According to Larocque, it’s not going to be a free-for-all if the plaintiffs win. He adds that a lot will be determined by the top court’s phrasing. If they craft an opening for these new, international, torts, “I expect they will do so cautiously and with clear parameters for the future.”

Even then, there are limitations on what types of international law could be deployed in Canadian common law. Not every UN treaty can be wedged into a tort, Larocque says. To be employed in such a way, a prospective litigant would need to establish that, “the treaty has been fully implemented by Canada through legislation; the treaty contemplates the possibility of civil remedies through the courts; and the treaty applies [to] the specific alleged violation.”

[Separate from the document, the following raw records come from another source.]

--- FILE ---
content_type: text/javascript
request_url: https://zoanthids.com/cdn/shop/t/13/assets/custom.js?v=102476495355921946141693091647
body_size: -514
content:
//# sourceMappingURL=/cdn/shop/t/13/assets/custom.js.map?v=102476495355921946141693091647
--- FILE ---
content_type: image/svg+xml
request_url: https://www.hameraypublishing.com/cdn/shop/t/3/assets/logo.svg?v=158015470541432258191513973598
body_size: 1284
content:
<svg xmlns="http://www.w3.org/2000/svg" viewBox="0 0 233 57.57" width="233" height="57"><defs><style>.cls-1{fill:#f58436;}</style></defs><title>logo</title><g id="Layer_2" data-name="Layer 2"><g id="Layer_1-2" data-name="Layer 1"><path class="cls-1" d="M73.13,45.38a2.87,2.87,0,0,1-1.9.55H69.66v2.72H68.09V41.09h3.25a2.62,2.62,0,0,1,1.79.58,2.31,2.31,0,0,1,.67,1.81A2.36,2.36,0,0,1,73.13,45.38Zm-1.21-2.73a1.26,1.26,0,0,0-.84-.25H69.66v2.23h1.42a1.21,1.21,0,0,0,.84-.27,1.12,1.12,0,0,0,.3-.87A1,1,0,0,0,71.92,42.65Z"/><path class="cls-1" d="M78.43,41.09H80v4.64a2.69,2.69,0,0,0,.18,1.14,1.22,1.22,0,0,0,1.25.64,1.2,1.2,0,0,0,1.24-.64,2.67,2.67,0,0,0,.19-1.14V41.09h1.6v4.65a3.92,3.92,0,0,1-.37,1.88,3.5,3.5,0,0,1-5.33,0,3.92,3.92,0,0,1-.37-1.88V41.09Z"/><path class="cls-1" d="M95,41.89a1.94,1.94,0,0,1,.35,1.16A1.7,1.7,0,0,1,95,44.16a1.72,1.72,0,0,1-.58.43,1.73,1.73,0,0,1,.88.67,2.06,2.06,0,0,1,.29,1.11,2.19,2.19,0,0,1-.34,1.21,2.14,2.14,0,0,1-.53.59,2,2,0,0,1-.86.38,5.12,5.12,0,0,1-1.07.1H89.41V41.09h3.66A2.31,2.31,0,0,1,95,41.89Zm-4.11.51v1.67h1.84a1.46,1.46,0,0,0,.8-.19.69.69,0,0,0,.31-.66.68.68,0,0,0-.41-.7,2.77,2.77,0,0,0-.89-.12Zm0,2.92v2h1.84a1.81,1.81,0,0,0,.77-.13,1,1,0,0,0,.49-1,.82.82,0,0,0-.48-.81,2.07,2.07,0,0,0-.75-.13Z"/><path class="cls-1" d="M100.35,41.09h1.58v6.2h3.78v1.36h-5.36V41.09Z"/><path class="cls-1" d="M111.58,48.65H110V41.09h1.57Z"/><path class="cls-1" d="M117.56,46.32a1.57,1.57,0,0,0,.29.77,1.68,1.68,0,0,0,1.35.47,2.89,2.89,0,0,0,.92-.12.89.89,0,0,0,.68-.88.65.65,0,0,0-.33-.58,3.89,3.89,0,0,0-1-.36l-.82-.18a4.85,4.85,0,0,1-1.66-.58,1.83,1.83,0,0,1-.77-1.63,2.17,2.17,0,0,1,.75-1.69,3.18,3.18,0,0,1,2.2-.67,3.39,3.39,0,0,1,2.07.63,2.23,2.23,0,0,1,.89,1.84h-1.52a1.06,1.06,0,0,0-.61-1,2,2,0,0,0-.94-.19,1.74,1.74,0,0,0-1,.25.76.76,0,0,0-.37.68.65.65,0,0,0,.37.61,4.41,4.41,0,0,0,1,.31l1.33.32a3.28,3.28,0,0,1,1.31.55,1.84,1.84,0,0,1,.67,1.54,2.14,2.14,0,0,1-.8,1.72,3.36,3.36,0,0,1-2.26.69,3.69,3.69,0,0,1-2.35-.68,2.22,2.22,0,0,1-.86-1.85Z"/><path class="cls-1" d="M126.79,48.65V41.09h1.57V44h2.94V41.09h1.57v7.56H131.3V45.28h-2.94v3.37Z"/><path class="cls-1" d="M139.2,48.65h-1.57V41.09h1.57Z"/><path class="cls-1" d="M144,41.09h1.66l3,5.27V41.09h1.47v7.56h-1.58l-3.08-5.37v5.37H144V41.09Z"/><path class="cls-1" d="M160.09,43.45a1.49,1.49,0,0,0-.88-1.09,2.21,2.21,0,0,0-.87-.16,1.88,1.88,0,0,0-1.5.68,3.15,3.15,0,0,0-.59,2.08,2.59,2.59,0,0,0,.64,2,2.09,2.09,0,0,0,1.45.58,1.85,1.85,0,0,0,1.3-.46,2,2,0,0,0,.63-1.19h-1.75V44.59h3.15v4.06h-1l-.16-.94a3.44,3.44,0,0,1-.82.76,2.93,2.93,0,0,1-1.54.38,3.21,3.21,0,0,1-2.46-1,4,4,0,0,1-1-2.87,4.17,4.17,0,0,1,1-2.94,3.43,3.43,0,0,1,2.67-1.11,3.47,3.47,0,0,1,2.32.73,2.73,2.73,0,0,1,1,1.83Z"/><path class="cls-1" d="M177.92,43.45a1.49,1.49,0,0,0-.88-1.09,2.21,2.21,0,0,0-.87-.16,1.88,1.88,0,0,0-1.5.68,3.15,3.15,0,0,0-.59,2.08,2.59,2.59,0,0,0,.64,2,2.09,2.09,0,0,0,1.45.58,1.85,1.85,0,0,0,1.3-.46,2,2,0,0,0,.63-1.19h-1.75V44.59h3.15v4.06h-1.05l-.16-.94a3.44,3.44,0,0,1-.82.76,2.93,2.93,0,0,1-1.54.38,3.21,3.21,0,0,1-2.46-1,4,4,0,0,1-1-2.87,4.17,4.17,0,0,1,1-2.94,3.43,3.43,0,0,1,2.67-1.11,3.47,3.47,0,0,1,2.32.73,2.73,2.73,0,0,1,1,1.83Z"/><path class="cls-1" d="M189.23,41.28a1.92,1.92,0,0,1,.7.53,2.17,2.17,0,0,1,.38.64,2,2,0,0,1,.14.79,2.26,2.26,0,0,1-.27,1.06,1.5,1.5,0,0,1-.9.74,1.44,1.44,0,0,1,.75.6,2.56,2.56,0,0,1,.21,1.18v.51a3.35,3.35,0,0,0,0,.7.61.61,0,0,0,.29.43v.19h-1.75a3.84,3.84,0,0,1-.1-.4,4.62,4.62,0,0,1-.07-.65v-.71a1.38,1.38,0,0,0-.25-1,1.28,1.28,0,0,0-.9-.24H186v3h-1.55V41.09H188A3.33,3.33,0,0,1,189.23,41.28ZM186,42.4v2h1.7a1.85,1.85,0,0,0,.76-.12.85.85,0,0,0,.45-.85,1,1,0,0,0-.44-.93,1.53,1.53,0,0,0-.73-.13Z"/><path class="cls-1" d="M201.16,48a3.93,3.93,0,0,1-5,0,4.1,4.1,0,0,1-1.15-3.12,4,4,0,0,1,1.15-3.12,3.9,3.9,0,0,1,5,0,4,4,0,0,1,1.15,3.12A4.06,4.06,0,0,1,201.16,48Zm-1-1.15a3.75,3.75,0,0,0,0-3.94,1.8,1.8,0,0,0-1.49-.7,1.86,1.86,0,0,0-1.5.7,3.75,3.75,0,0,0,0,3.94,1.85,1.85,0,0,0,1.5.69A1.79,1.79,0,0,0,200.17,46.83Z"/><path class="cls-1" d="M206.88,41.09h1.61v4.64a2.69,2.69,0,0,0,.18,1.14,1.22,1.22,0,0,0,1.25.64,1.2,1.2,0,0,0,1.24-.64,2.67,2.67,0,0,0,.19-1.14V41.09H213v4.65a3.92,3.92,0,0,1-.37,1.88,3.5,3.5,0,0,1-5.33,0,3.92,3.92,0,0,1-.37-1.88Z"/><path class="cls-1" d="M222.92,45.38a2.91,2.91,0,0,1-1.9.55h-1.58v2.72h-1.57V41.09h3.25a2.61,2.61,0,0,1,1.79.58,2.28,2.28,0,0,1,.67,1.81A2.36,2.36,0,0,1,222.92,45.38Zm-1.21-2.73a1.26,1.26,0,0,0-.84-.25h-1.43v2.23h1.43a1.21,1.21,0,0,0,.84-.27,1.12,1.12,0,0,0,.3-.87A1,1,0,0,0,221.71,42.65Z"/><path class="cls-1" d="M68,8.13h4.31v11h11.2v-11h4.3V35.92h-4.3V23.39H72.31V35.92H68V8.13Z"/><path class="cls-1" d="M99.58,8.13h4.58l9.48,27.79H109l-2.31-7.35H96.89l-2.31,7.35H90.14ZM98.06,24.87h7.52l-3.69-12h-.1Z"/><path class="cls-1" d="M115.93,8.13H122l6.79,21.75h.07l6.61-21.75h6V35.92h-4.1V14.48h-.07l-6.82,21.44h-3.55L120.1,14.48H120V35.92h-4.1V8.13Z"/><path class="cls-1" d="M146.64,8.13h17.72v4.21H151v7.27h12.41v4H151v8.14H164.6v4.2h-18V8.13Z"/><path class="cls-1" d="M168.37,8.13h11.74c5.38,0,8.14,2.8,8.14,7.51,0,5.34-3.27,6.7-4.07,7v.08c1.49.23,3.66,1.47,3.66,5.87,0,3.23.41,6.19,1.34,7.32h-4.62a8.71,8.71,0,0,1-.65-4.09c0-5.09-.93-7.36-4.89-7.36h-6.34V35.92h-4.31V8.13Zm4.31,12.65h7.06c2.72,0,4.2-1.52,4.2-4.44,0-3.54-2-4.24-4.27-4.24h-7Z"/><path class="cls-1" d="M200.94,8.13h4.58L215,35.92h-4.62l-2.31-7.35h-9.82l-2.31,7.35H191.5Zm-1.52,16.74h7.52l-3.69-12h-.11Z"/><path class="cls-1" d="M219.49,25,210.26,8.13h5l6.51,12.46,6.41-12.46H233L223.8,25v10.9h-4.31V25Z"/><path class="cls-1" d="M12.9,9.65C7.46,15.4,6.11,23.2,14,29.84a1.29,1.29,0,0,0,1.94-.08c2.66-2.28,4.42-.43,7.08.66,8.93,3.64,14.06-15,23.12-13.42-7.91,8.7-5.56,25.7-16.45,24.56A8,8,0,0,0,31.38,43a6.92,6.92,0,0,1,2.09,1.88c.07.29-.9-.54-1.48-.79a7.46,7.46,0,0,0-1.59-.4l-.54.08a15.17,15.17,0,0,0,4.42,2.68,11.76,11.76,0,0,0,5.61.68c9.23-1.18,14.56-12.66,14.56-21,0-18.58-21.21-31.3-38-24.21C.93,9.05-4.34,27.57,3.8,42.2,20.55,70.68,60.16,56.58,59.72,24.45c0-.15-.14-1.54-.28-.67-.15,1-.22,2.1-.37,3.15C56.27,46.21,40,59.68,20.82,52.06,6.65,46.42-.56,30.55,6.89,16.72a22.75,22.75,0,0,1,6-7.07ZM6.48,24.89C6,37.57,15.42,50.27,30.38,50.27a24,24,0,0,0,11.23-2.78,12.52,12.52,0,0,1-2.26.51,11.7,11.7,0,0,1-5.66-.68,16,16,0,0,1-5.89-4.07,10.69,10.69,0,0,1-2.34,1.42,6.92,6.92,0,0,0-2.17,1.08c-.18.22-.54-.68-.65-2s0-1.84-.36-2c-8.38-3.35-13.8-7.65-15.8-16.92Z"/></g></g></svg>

Also, limiting the scope of the Act of State Doctrine and entering those torts into the common law doesn’t necessarily mean a flood of cases are on the way.

“There are legal obstacles, but there are also practical obstacles,” Simons says.

Daniel Baum, a lawyer with Langois in Montreal, says Nevsun v Araya may not be one-of-a-kind — but it’s pretty close. “The facts here are quite specific,” he says. Finding these kind of situations are like “catching lightning in a bottle.”

A blinking radar

Ultimately, what the court says, and how it says it, is going to mean a lot for Canadian-based companies operating abroad.

If the court allows the case to proceed on its merits, virtually every Canadian company carrying on business in states with poor human rights records may have to significantly reassess their liability.

“The radar is already blinking,” Baum says. “Now it’s a matter of waiting for how the court is going to pronounce itself, so companies can have a better sense on how to react to this.” He emphasizes that it’s not a matter of will companies react to the decision, it’s how.

Even if the litigants lose, companies will need to start preparing. Short of the court writing a unanimous decision endorsing the Act of State Doctrine — an unlikely scenario —the courts appear to be leaning towards some integration of international human rights law into Canadian common law.

Liability will drive companies to draft guidelines, policies, and procedures to minimize that risk, Baum expects. But could also dictate how, and where, companies pursue new ventures.

“Right now, uncertainty is at its height.”